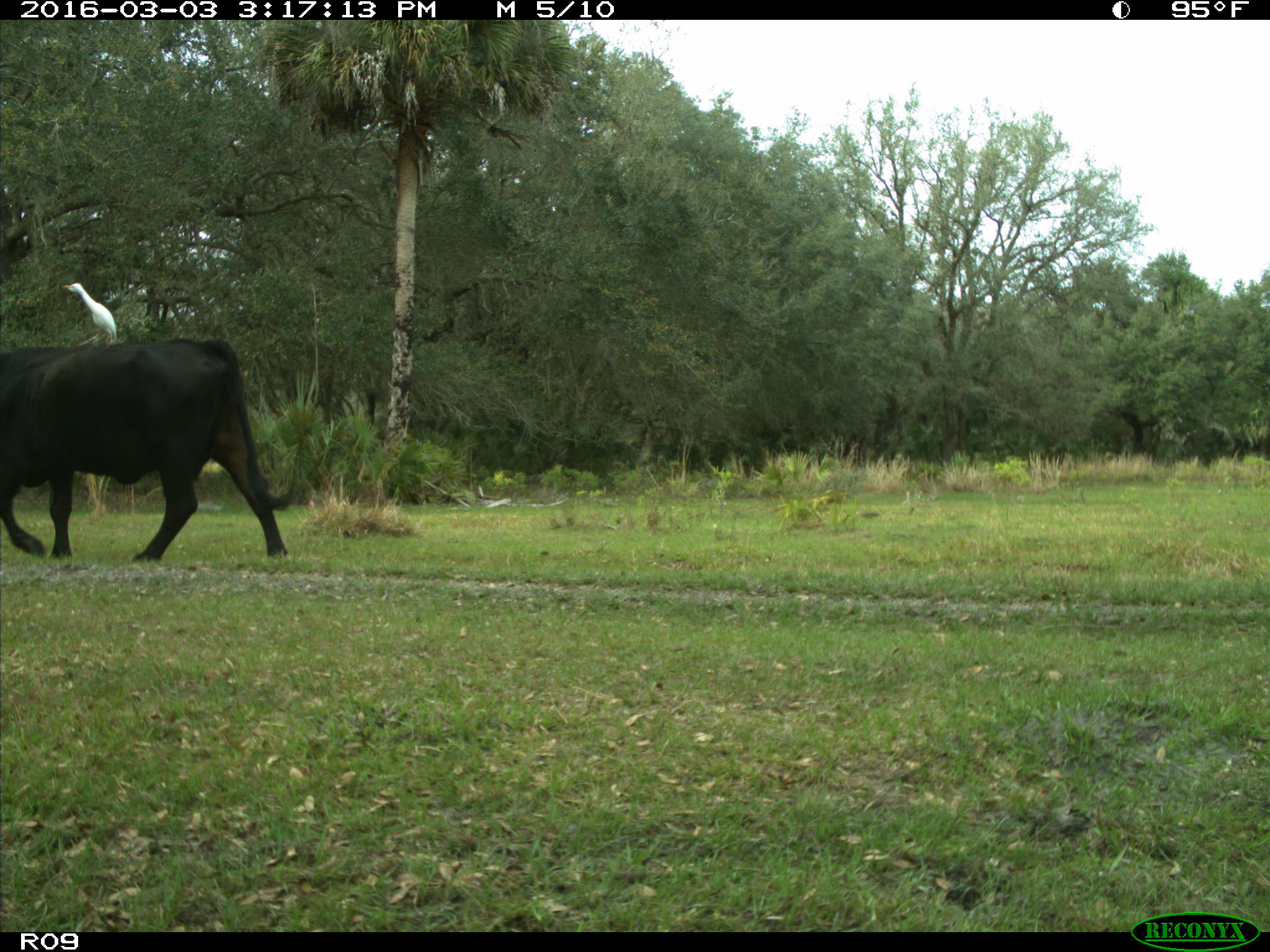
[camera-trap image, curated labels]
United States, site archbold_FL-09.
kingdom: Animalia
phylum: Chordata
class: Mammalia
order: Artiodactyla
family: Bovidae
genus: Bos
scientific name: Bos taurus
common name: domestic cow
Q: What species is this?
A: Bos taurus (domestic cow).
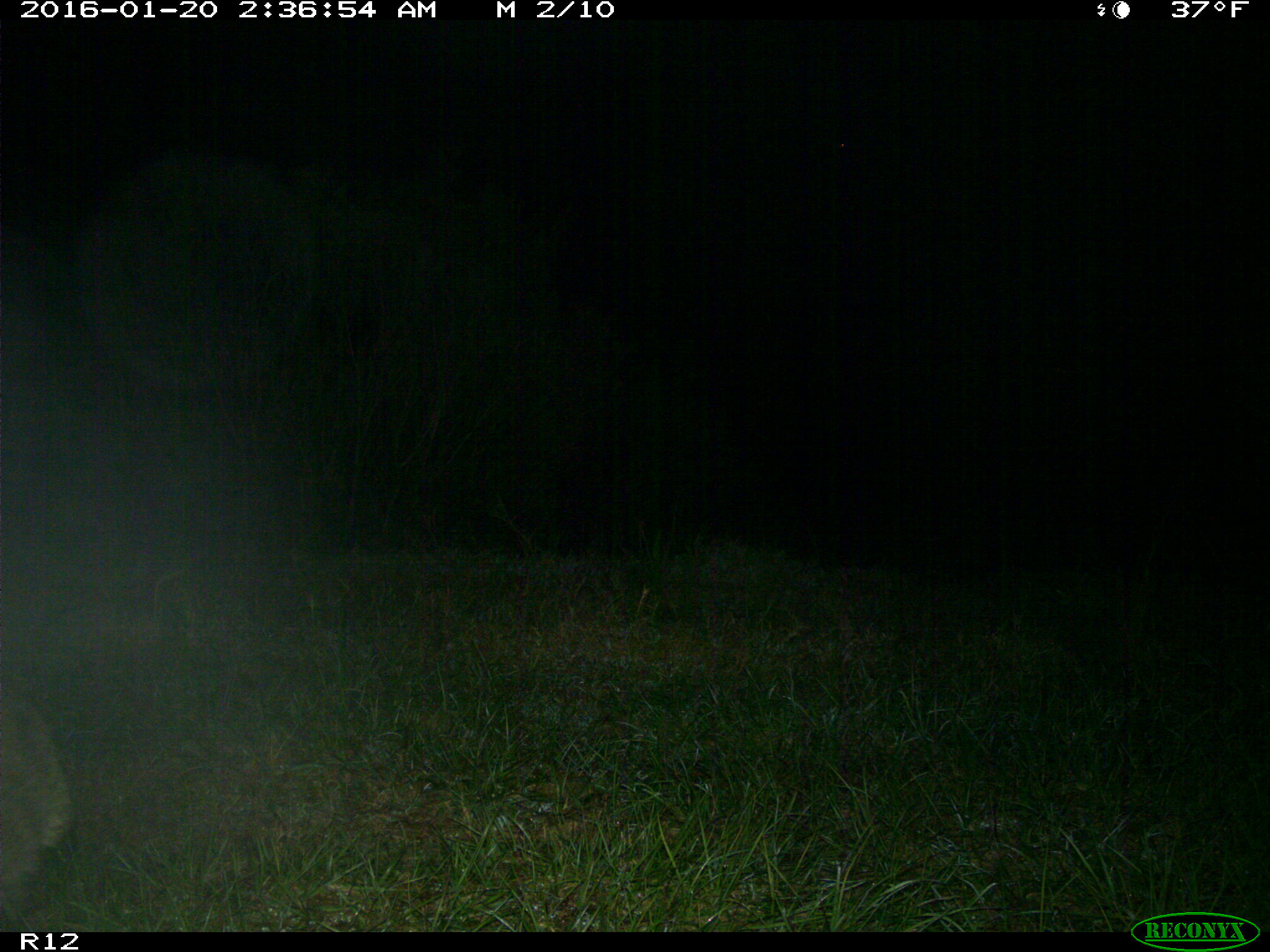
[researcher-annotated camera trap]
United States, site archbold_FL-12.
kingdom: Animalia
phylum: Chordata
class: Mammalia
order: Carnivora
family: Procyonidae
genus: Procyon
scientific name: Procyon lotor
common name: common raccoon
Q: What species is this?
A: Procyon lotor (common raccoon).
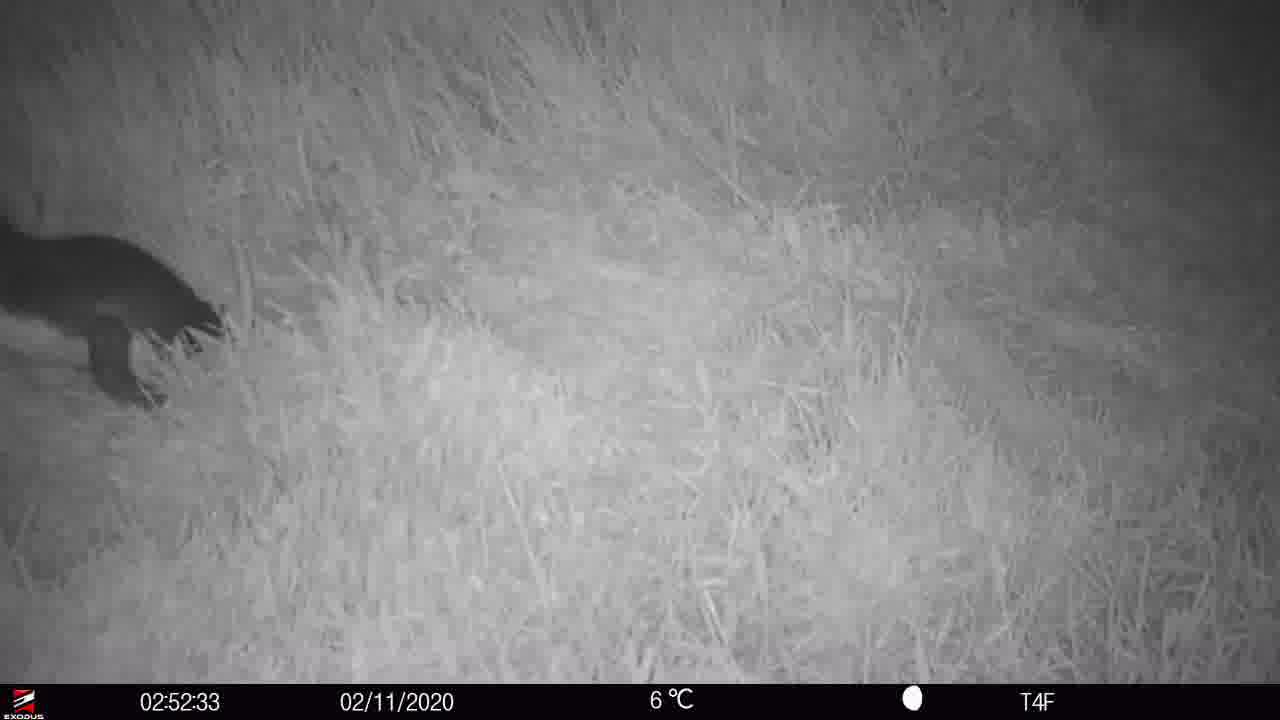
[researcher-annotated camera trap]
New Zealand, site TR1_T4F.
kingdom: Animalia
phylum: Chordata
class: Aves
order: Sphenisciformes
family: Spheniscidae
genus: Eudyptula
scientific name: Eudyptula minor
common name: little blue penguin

■ INSTRUCTIONS TO FOLLOW
Could you give again exactly the lines from the line containing "order: Sphenisciformes" through the final line of the data above, and no others?

■ ANSWER SPACE
order: Sphenisciformes
family: Spheniscidae
genus: Eudyptula
scientific name: Eudyptula minor
common name: little blue penguin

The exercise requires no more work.